The last third day before heading to OZ...

Really, I'm getting nervous!


Generally, I'm not nervous kind of guy. My last long-time leaving is around 3 months. This time, a year. Gosh! I know I will miss everything here in Taiwan, my clothes, my Mac, my friends, my little devils(nieces and nephews), and my family, though Mars seems to be only missing my PSP...=_=.

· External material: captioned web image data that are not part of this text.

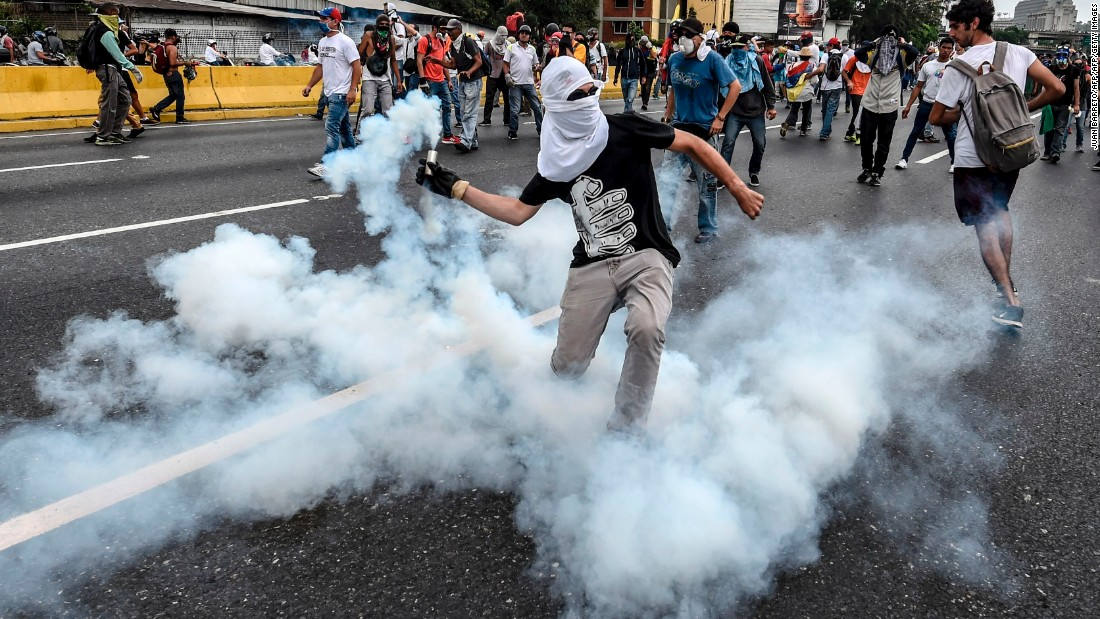 Opinion: What the world needs to do about Venezuela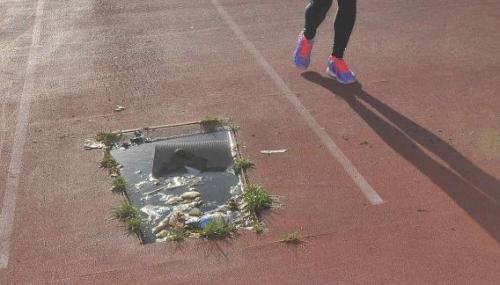 La pista de atletismo del Kempes presenta muchos problemas. Se espera por el nuevo solado, que se ubicará en las afueras. (Foto: Sergio Cejas)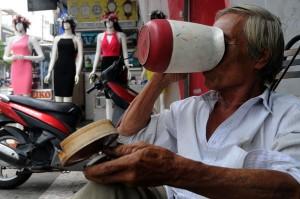 Tin tức trong ngày - Nắng nóng khủng khiếp, người Sài Gòn đủ kiểu giải nhiệt
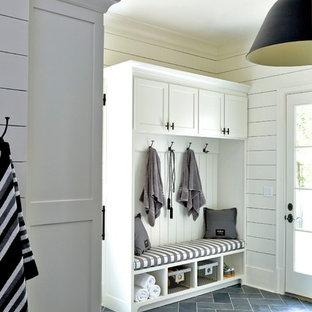 Immagine di un'ampia sauna country con ante in stile shaker, ante bianche, WC monopezzo, piastrelle nere, piastrelle in pietra, pareti bianche, pavimento in ardesia, lavabo sottopiano e top in granito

I don't know why. It's always so difficult to tell my family I love them so much. Is it because we are traditional Chinese(or Taiwanese, political correct)? I know my family loves each other, but it's just so hard to express orally. Even to my Ex, I have problem to express this kind of things in Chinese. It's more comfortable for me to express real feelings in english or in other languages. Is it because in those Hollywood films or soap operas, they say these thing so easily in English? When watching "Brothers & Sisters", I so love it! It's like my family is the Taiwanese version with very few L-words. We brothers do fight(orally, never physically) but we do support each other, too. And I know my mom and dad sometimes(or a bit more often than "sometimes") complain us with us except the topic guy, but we all know they love us.


I know I letted them down when they found out my identity, but my dad did not force me to change anything. Though I am a bit sad that they never talk about this any more after my dad's pretty long "supporting languages", I know they've already done their best. All I want to do is not letting them down again and not letting them to worry about me(but can't, I guess. My parents are like Nora in "Bros&Sis"). My Bros and sis in law are also support me in a very pleasant way. They treated us like normal couples. Let me and my Ex take their kids around(though I guess they think it's much better than taking care of kids on their own during the valuable weekends.). I really appreciate their unconditional love to me. ;-) (However, sometimes kids can't really keep secrets for their uncle.) We are just like the Walkers in Bros&Sis. We like to do things together in the family, only less fighting.


Well, I will definitely miss my family when I am in OZ. And I don't know what my life will be, but I know my family will always be here for me. Thanks all!! I'm glad to be one in the family.